Cotter waited for Garrison to leave for work. “I’ll be scouting out some of those housing possibilities you mentioned. This map of Endura will be a help.” He watched Garrison disappear into the thin woods on the road into town. Deirdre was cleaning up the kitchen.
“Your horse is ready Dr. Cotter.” Pipps had tied the palomino outside the front door trough.
“Thank you Pipps. You can call me Jake when I’m not working.” Cotter tied his carry-on bag to the left saddlebag. About a mile from the house he went into a dense thicket and changed his clothes. The day would be bright. He oiled the conchos and his Colts.

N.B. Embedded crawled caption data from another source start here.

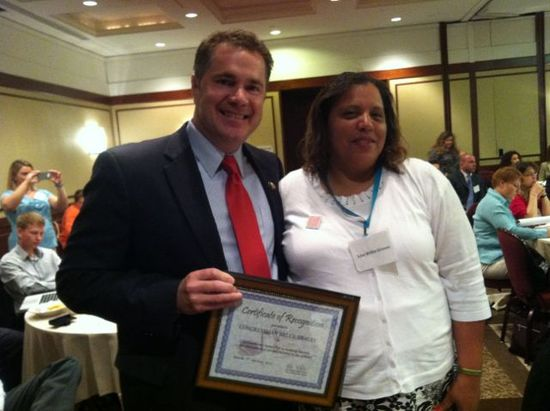 Rep. Bruce Braley, with an attendee, holding an award from SWAN for his work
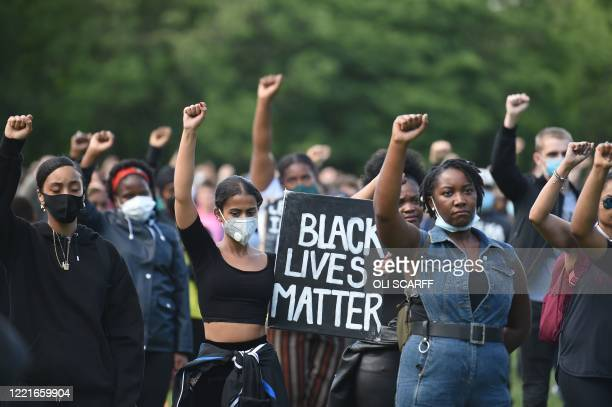 Protesters hold up fists at a gathering in support of the Black Lives Matter movement on Woodhouse Moor in Leeds in northern England on June 21 in...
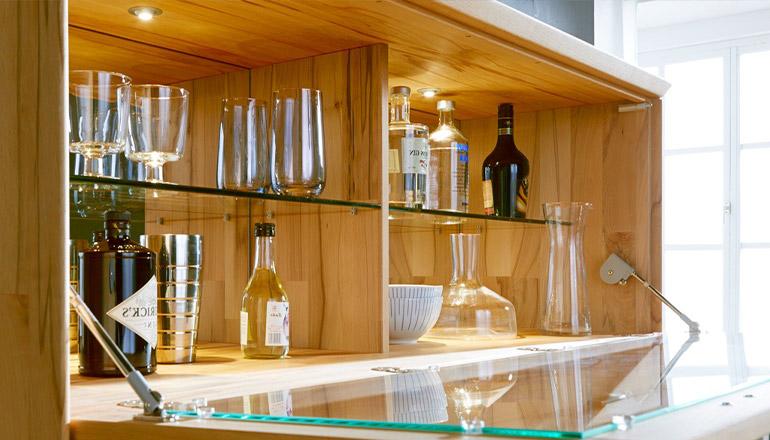 Sideboard mit geöffneter Glasklappe dekoriert mit Flaschen und Gläsern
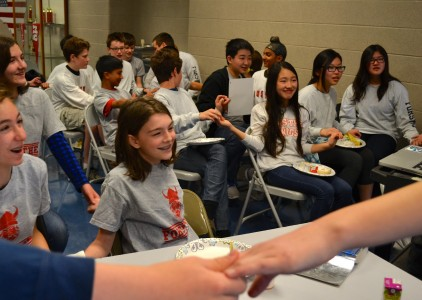 Club members are photographed during a warm-up science experiment prior to the competition.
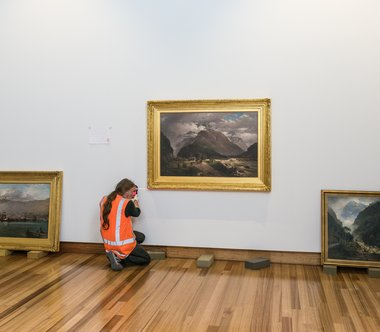 Staff install John Gibb's Clearing up after rain, foot of Otira Gorge, 1887, oil on canvas. Purchased, 1964. Photograph by John Collie, Christchurch Art Gallery, Te Puna o Waiwhetu
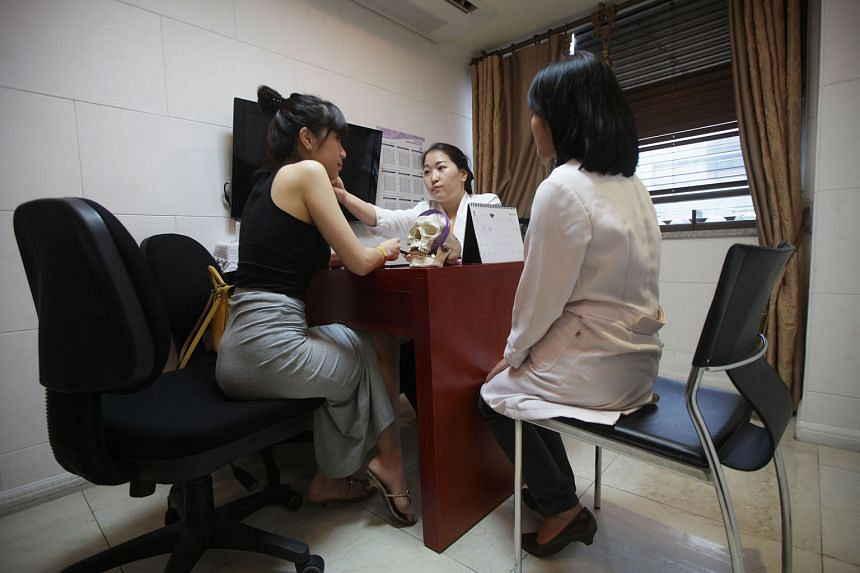 A patient (far left) meeting a counsellor (centre) and a translator at BK Plastic Surgery in Seoul. South Korea's Ministry of Health said 79,481 medical tourists arrived from China last year, and plastic surgery was the most sought-after service. Bas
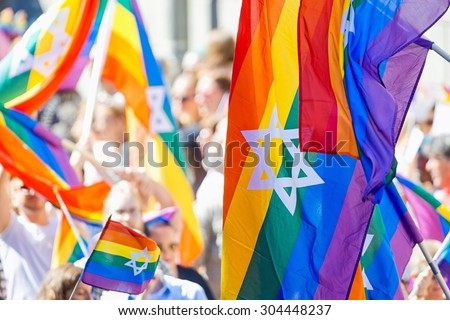 STOCKHOLM, SWEDEN - AUGUST 1, 2015: Rainbow flags with the jewish star of David at the Pride parade in Stockholm. Approx 400.000 spectators at the streets. - stock photo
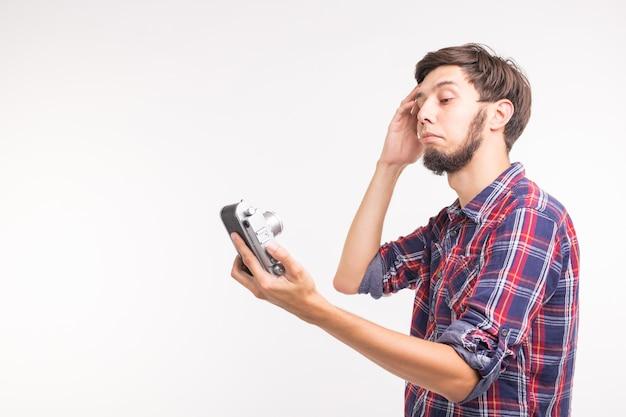 Menschen, fotograf und gestenkonzept - mann, der eine altmodische kamera verwendet, die durch die linse auf weißer oberfläche schaut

The side road branching off toward Vlack’s domain was as large as the main road and could let two wagons pass each other. Jake halted the palomino at the top of the hill looking down at the large main house, the barn and the long bunkhouse. He waited until no more hands left the bunkhouse to ride out to their jobs somewhere on the range. There was no further activity and no one from Vlack’s house had left which meant Victor Vlack was still there. The temperature was rising and he saw a single window open from the center of the house. Cotter rode along a tree line out of any line of vision from the house and left the palomino behind a supply shed next to the kitchen. His buckskin boots made no sound as he entered the kitchen softly closing the Dutch door.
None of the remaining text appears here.